» Assignment
In the article below on Mandarin-language real estate services, condense the paragraph beginning "The start-up was founded in 2014" into a short bulleted list that keeps its main facts.

» Exercise text
BEGIN
Online services put Mandarin at fingertips of China’s prospective real estate buyers
For months, Shu Li acted as the de facto go-between for her friends in China interested in purchasing Southern California real estate.
“I used to have to call the agent, get the information, forward that information to my friends in Mandarin,” the educational trainer said. “Now I don’t have to do that much to help them out.”
Instead, Li has started referring her Chinese friends to the House Club, an online platform that integrates with WeChat, China’s most popular messaging app. Through the House Club, Chinese buyers can easily find information such as square footage, layout and neighborhood information — all in Mandarin.
It’s one of several services that have cropped up to aid Chinese buyers of U.S. real estate, often by providing English-to-Mandarin translations of real estate listings and videos.
Chinese real estate website Juwai.com says a tiny percentage of people in China can read English, yet they are the biggest foreign buyers of American homes. According to a study by the Asia Society and the Rosen Group, in the last five years they’ve purchased homes valued at $93 billion, including $28.6 billion last year.
The House Club lets potential buyers message agents directly and provides agents with free China access numbers so that overseas buyers can call them with one click of a button.
The start-up was founded in 2014. With a flood of Chinese buyers looking for properties in the U.S., the partners saw the potential for marketing properties — and assisting with language hurdles — through WeChat, which as of April had more than 700 million active users.
After real estate agents sign up for the House Club, they can upload photos and add descriptions of the property. Mandarin-speaking real estate agents can translate their own property listings but often rely on the House Club’s two in-house translators.
“The quality of the translations are pretty good and accurate,” said Re/Max Premier Properties agent Mimi Yan Song, who specializes in Arcadia and San Marino properties.
Real estate agent Pauline Ghim prefers to write her own translations when she has time.
“When I translate, it’s not just a direct translation; it’s more fitting to the Chinese clientele,” she said. “The way you express something is very different.”
Co-founder and Chief Executive Phil Deng said the House Club is constantly improving its translation services. It recently hired someone who used to write real estate listings in local Chinese magazines.
END
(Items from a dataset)
BEGIN
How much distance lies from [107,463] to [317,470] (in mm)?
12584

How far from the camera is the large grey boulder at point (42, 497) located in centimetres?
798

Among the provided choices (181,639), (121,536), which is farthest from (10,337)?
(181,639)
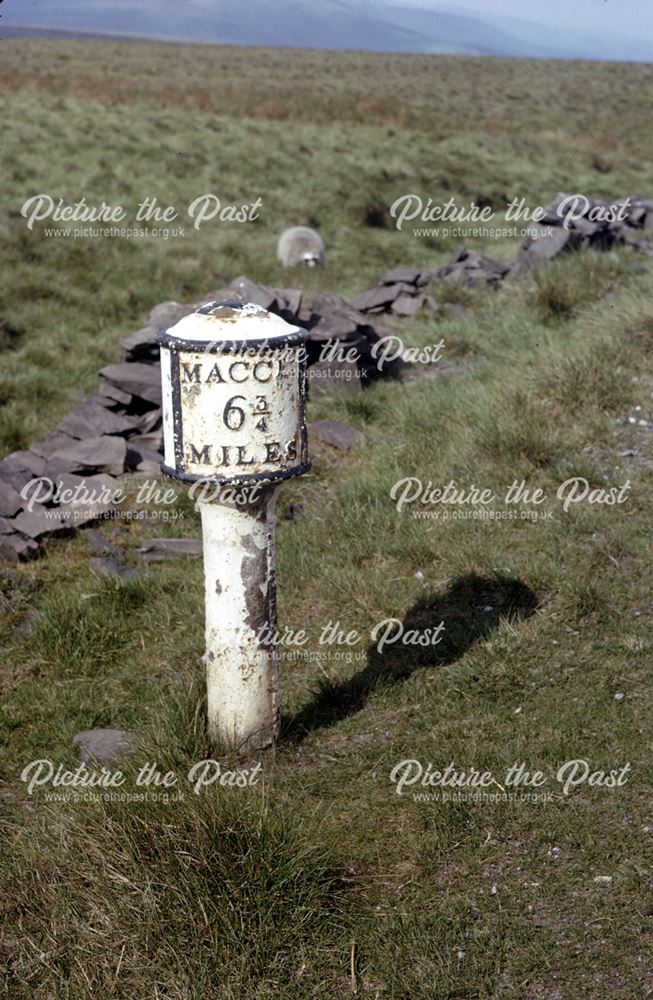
END
» Task response
- The start-up was founded in 2014.
- A flood of Chinese buyers was looking for properties in the U.S.
- The partners saw potential in using WeChat to market properties and help with language hurdles.
- As of April, WeChat had more than 700 million active users.